◆ Text:
________________________________________

According to the property above, we show phase portraits of system (2.5) in Figure 1. It is easy to see a periodic cusp wave from Figure 1(1-4), a kink-like wave and a antikink-like wave from Figure 1(1-6) and soliton from Figure 1(1-7) and (1-8). Their expressions are presented in next section.

3 Main Results and Their Proofs
3.1 Periodic Cusp Wave Solution

Theorem3.1  When $g=0$ and $c<0$, equation (1.1) has a periodic cusp wave solution of peak type $u=\varphi_{1}(\xi+2nT), n=0, \pm1, \pm2\cdots$ and $\xi\in[(2n-1)T, (2n+1)T]$, where $\varphi_{1}(\xi)=\frac{1}{30}\xi^{2}+\frac{5c}{4}, \ \xi\in[-T, T], $ with $T=\frac{5}{2}\sqrt{-6c}$.

Proof  In Figure 1(1-4), the periodic orbit of system (2.4) intersects $\mathit{y}$-axis, which can be expressed as $H(\varphi, y)=\varphi^{4}(\frac{c}{4}-\frac{1}{5}\varphi+\frac{3}{2}y^{2})=0$. Namely,

$ \begin{equation}\label{3.1} y=\pm\sqrt{\frac{2\varphi}{15}-\frac{c}{6}}, \quad\frac{5}{4}c\leq\varphi\leq0, \, c<0, \end{equation} $ (3.1)

which intersects $\mathit{y}$-axis at $(0, \sqrt{-\frac{c}{6}})$ and $(0, -\sqrt{-\frac{c}{6}})$, and $\mathit{x}$-axis at $(\frac{5}{4}c, 0)$. Substituting (3.1) into the system (2.4), we get

$ \begin{equation*} \begin{cases} \frac{d\varphi}{d\xi}=y, \\ \frac{dy}{d\xi}=\frac{1}{15}, \end{cases} \end{equation*} $

which gives $u=\varphi_{1}(\xi+2nT), n=0, \pm1, \pm2\cdots$ and $\varphi_{1}(\xi)=\frac{1}{30}\xi^{2}+\frac{5c}{4}, \ \xi\in[-T, T]$. In addition, $\varphi_{1}(T)=0$ reveals $T=\frac{5}{2}\sqrt{-6c}$. The proof is completed.

The graph of relevant periodic cusp wave of peak type for equation (1.1) is shown in Figure 2.

________________________________________

◆ Required actions:
A – According to the cusp wave text, under what conditions does equation (1.1) have a periodic cusp wave solution of peak type?
B – Pick up the cusp wave text after its final sentence and keep writing.

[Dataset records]
________________________________________

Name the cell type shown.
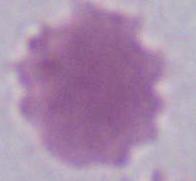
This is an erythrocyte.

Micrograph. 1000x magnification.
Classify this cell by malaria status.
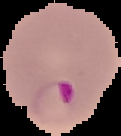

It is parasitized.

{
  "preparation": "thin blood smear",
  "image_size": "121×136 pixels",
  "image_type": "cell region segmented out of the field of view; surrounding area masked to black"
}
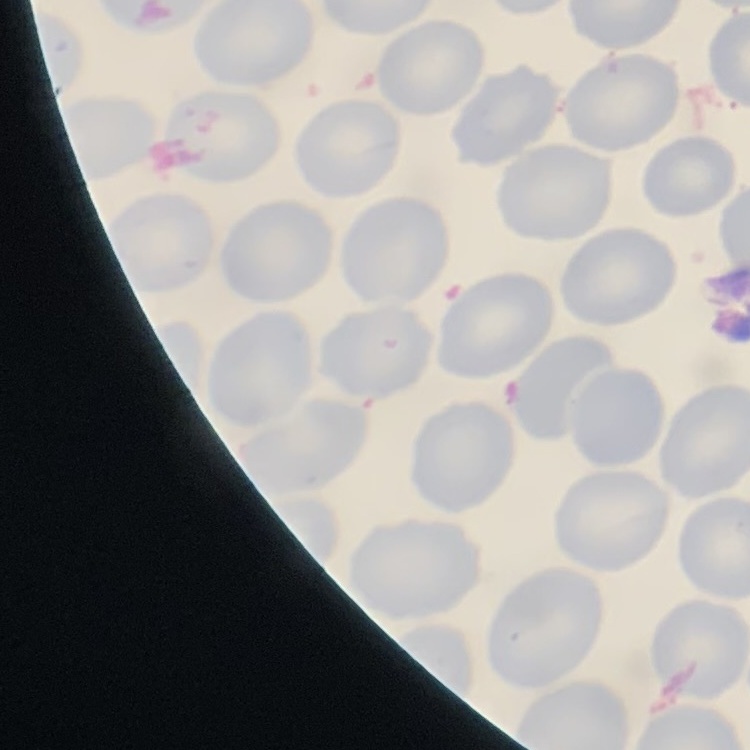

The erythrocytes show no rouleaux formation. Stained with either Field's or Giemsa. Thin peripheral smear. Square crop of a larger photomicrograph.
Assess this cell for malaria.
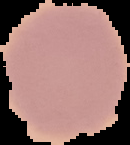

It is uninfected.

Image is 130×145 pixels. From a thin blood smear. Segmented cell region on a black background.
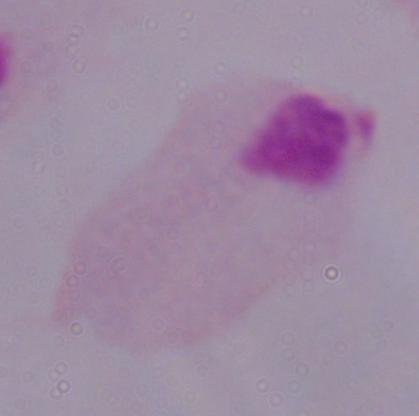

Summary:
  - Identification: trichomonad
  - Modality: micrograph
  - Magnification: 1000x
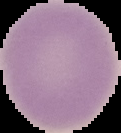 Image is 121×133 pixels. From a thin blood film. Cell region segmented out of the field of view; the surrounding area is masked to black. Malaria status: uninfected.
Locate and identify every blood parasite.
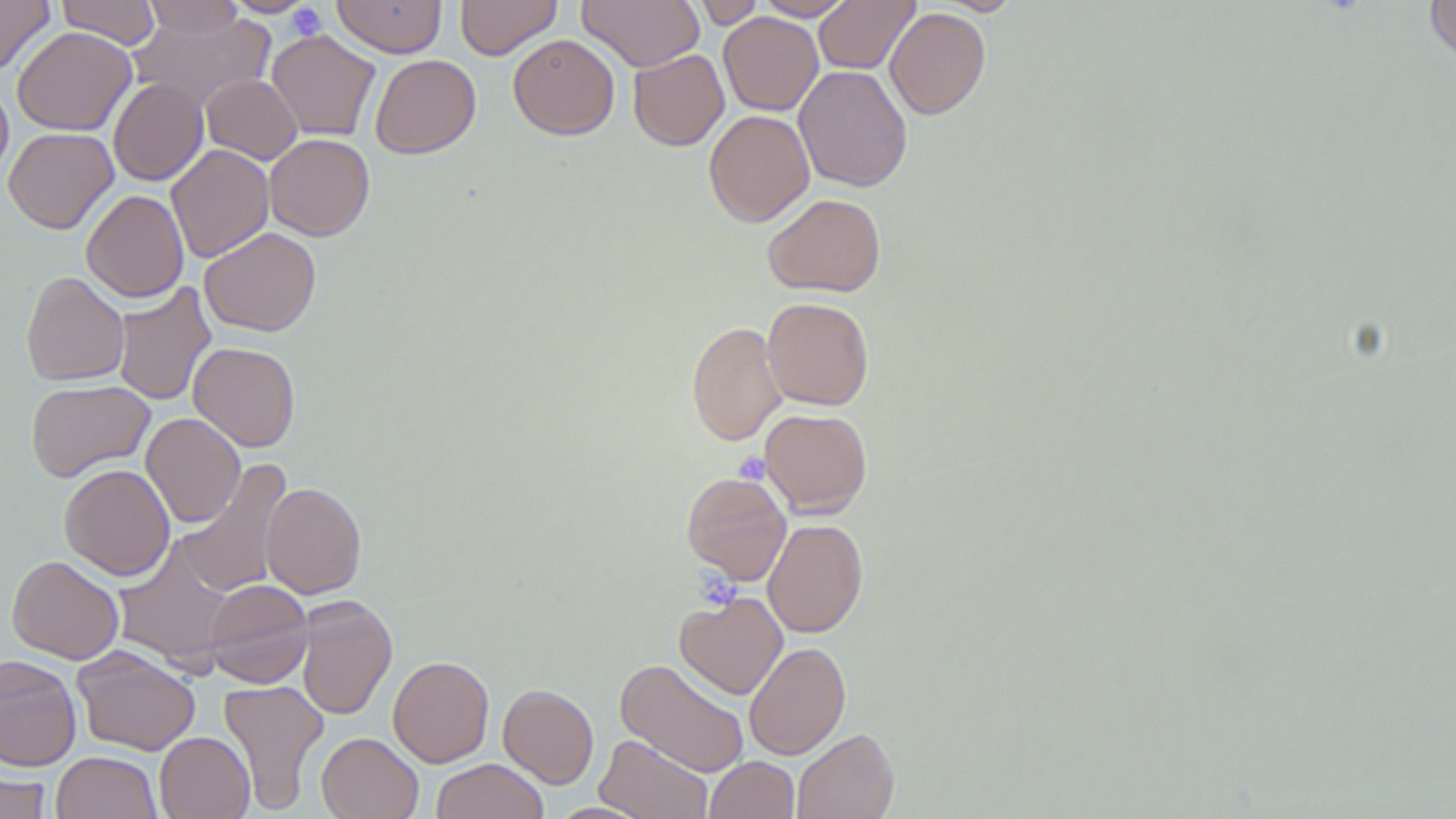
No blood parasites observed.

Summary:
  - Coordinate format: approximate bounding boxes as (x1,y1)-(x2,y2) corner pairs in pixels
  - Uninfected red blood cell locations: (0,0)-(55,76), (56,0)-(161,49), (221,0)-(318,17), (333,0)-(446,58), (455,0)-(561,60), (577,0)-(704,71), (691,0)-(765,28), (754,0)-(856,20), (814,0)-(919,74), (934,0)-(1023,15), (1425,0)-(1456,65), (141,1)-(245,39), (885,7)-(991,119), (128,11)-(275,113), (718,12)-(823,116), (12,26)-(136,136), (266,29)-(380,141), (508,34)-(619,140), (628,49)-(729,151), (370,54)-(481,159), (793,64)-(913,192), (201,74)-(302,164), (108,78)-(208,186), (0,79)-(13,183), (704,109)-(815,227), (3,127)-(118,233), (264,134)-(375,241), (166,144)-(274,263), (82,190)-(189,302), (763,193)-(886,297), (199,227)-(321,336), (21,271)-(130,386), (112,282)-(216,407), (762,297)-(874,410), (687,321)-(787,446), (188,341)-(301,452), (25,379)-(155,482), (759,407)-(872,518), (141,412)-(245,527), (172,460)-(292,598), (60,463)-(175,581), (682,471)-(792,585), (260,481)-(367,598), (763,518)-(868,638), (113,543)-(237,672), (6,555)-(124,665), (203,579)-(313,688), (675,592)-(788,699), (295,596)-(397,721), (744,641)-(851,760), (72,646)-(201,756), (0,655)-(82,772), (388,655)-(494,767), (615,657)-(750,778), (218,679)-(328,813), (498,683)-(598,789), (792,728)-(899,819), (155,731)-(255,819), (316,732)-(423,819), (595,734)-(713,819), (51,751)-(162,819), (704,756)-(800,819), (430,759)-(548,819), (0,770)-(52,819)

________________________________________

◆ Outputs in order:
A – When g = 0 and c < 0.

B –
Figure 2 The periodic cusp wave of peak type for equation $(1.1): g=0, c=-1$.
3.2 Kink-Like and Antikink-Like Wave Solutions

Theorem3.2  When $g=-\frac{15}{64}c^{2}$ and $c>0$, equation (1.1) has a kink-like wave solution $u=\varphi_{2}(\xi)$ and a antikink-like wave solution $u=\varphi_{3}(\xi)$,

$ \begin{equation}\label{3.2} \beta(\varphi_{2})=\beta(a)+\xi, \quad\xi\in(-\xi_{0}, +\infty), \end{equation} $ (3.2)
$ \begin{equation}\label{3.3} \beta(\varphi_{3})=\beta(a)-\xi, \quad\xi\in(-\infty, \xi_{0}), \end{equation} $ (3.3)

where $\frac{c}{2}<\varphi<\frac{5}{8}c$ and $\beta(\varphi)=\frac{\sqrt{30}}{2}[-2\sqrt{\varphi}+\frac{\sqrt{10c}}{2}\text{arctanh}\frac{2\sqrt{10\varphi}}{5\sqrt{c}}]$, $\xi_{0}=\beta(a)-\beta(\frac{c}{2})$ with $a$ is a constant satisfying $\varphi_{2}(0)=\varphi_{3}(0)=a$.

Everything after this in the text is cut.